Massachusetts' human trafficking law — less than two years old — is described as comprehensive, because it mandated the establishment of the Interagency Human Trafficking Policy Task Force, which brings advocates for victims, prosecutors, academics and cops into the same room, under the same roof, with the goal of making life difficult for pimps and their ilk.
The law gave the state’s top law enforcement official broader statutory tools to prosecute modern slavers.
"This statute give us enforcement tools to look at providing the appropriate programs and services for young people, particularly, pulled into the life, and will help us educate the public on what we need to do to make sure we stop human trafficking," said Attorney General Martha Coakley in 2011. "We need to address how we fund the kind of services and programs for victims to prevent this, and more importantly, to get them out of the life once they've been pulled in."
On November 21, 2011, Gov. Deval Patrick's signature transformed a comprehensive human trafficking bill into law; Massachusetts was one of the last of three state’s to do so.
But since it went into effect, officials here have wasted no time in targeting offenders. Attorney General Martha Coakley has prosecuted several major trafficking cases in the intervening months, including the owners of a nondescript massage parlor in Wellesley that was raided in October.
Wenji Dong was one of three people put on trial in connection with operation of the Sun Spa. During a court session, an assistant attorney general says they were able to get the defendant to detail what was happening behind closed doors at the former massage studio off Route 9.
"She did tell law enforcement during that interview that she knew that what are known as 'happy ending massages' were offered at that location," the attorney said.
In recent months the Attorney General’s Office has used money laundering laws, among others, to take apart another key human trafficking network spanning multiple communities in Massachusetts including Bedford, Billerica, Medford, Reading, Wilmington and Woburn.
As WGBH has reported previously, and confirmed by the Attorney General’s Office, many of the victims of these networks are being transported from New York after arriving from China and other parts of East Asia. Their services are advertised via the Internet.
Massachusetts prosecution of human trafficking cases beginning in 2012 catapulted it in state rankings from worst to among the most improved, according to the Polaris Project, a national group that monitors and assist victims of this crime.
The state is now listed in the top tier according to this year’s rankings. Rhode Island is named as a second-tier state owing largely to a lack of resources while New Hampshire is listed as a third-tier state in combatting human trafficking — a designation for states that have made little headway in passing laws or enforcing them.
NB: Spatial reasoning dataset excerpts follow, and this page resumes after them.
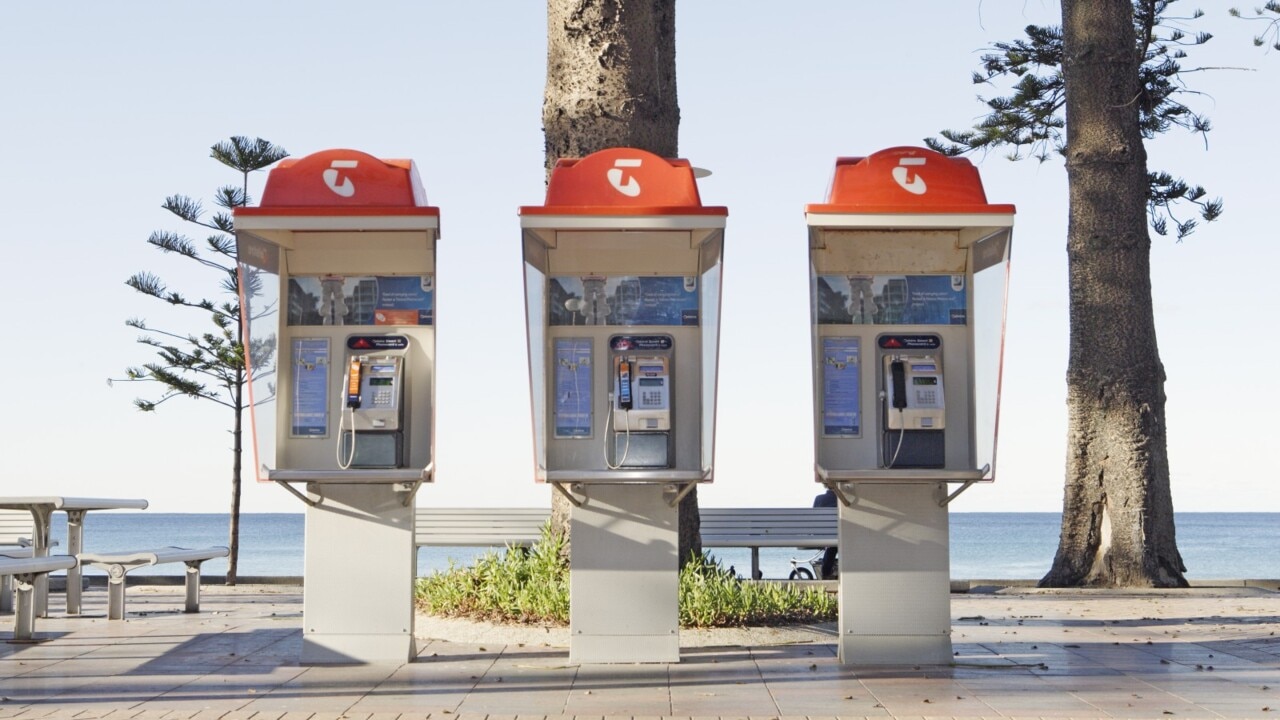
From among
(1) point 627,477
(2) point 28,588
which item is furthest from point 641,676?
(2) point 28,588

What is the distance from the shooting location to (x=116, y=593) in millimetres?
9852

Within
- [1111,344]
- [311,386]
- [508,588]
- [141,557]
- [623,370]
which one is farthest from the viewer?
[1111,344]

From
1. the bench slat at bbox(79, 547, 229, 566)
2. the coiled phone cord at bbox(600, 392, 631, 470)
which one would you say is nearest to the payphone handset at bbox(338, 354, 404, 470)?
the coiled phone cord at bbox(600, 392, 631, 470)

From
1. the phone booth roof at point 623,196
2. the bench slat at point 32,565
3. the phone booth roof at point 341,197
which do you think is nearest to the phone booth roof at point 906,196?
the phone booth roof at point 623,196

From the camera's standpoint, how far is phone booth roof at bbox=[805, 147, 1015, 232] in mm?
7230

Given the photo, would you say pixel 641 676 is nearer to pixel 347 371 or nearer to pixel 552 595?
pixel 552 595

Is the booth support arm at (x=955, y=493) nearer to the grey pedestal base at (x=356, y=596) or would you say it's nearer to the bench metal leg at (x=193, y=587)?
the grey pedestal base at (x=356, y=596)

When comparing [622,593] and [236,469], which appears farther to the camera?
[236,469]

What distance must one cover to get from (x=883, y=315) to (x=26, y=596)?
207 inches

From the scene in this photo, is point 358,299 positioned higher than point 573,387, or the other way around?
point 358,299

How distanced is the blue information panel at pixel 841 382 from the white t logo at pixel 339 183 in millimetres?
2628

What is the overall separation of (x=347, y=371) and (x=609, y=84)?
2.69 m

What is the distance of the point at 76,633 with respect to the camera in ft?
30.0

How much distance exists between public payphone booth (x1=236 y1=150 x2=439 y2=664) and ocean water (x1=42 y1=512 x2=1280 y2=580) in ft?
80.0
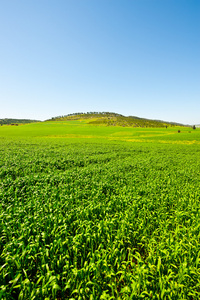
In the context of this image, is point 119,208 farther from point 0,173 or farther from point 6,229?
point 0,173

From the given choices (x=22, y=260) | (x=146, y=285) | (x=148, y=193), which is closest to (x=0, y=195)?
(x=22, y=260)

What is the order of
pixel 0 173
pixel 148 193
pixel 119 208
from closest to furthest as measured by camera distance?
pixel 119 208
pixel 148 193
pixel 0 173

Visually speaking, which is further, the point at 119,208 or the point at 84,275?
the point at 119,208

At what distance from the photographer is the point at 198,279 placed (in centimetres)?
399

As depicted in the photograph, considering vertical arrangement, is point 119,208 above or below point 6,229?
below

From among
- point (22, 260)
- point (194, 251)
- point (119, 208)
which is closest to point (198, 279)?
point (194, 251)

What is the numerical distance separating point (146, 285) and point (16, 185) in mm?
9762

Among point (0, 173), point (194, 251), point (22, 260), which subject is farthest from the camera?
point (0, 173)

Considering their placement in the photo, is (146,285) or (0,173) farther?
(0,173)

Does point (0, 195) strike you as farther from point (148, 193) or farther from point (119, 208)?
point (148, 193)

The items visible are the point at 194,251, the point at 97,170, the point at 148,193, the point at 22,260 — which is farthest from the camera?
the point at 97,170

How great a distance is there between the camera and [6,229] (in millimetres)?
5145

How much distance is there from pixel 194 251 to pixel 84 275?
3.88 metres

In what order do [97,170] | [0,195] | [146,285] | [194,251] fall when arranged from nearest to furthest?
1. [146,285]
2. [194,251]
3. [0,195]
4. [97,170]
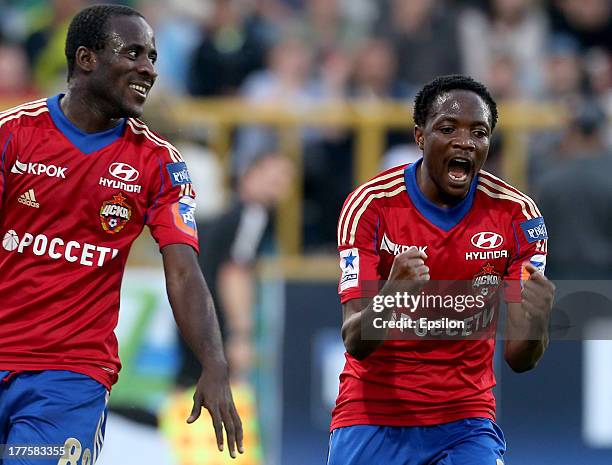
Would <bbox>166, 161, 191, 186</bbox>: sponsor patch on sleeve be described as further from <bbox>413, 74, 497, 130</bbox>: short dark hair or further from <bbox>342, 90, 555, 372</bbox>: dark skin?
<bbox>413, 74, 497, 130</bbox>: short dark hair

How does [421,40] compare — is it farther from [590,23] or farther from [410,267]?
[410,267]

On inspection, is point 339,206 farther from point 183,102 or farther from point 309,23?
point 309,23

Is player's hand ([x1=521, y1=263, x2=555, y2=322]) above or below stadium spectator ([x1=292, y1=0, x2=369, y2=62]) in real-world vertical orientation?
below

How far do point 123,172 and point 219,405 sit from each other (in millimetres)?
1166

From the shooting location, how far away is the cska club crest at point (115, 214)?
5.73 meters

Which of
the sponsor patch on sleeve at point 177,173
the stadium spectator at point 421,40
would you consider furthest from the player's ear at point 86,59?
the stadium spectator at point 421,40

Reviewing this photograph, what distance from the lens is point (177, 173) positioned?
5863 millimetres

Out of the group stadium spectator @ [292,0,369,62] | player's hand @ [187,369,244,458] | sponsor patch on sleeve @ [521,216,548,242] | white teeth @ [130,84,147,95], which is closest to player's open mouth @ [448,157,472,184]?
sponsor patch on sleeve @ [521,216,548,242]

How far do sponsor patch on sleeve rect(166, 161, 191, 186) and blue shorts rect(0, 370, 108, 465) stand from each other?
983mm

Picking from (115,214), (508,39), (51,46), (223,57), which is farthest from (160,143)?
(508,39)

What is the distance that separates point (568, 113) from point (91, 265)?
253 inches

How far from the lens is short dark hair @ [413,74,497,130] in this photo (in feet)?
19.1

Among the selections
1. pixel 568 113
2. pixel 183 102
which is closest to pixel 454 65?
pixel 568 113

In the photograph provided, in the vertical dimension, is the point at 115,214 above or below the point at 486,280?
above
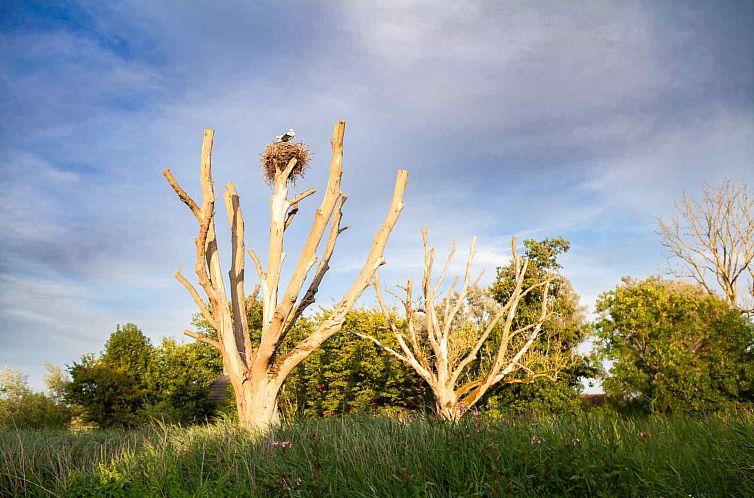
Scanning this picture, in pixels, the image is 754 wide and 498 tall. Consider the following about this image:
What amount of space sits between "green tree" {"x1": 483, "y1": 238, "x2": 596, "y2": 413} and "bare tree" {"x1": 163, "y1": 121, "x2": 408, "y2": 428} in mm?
9129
Even with a top-tier designation, the Massachusetts human trafficking network task force says much more must be done to assist prostituted victims, and those forced to work in kitchens, industry, or in homes under conditions that amount to involuntary servitude.
Here are some of the recommendations to the state:
- Establish a human trafficking-survivor safehouse pilot program to provide long-term housing to victims seeking to leave “the life” as the underground trade is called;
- Increase the capacity of existing victim services programs;
- Set up a first-offender “John school,” for men arrested for buying sex;
- Pilot a data collection program to exchange info among cops and victim services;
- Help identify victims early on in schools and hospitals;
- Provide language training for first responsders;
- Launch a public awareness campaign similar to successful models in Washington state, for example.
It’s not clear how many people in Massachusetts and New England are victims of human trafficking; and officials conceded that making that determination is difficult. What they know is this: In raid after raid on area hotel and motel rooms, massage parlors, overcrowded housing and sordid apartment complexes, police have rescued dozens of individuals who have been forced into the life. And task force member Cherie Jimenez argues that poverty and growing inequality are feeding human trafficking.
"Here's a kid who comes out, has no job, probably dropped out of school, mostly been in residential programs — so what are they going to do? How are they going to survive in this economy? What are they going to do, go out and rent an apartment — a market-rate apartment that's probably $1,000, $1,500? How are they going to support that? You have young people who fell through the cracks, you have foreign nationals, too, that fall into different things. It's about poverty. It's about inequality, exclusion. The answer here is to put the resources into the places that work, so that women, and young women especially, have a way out so they have a better life."
Yet another factor that is being addressed by the state’s Interagency Human Trafficking Policy Task Force.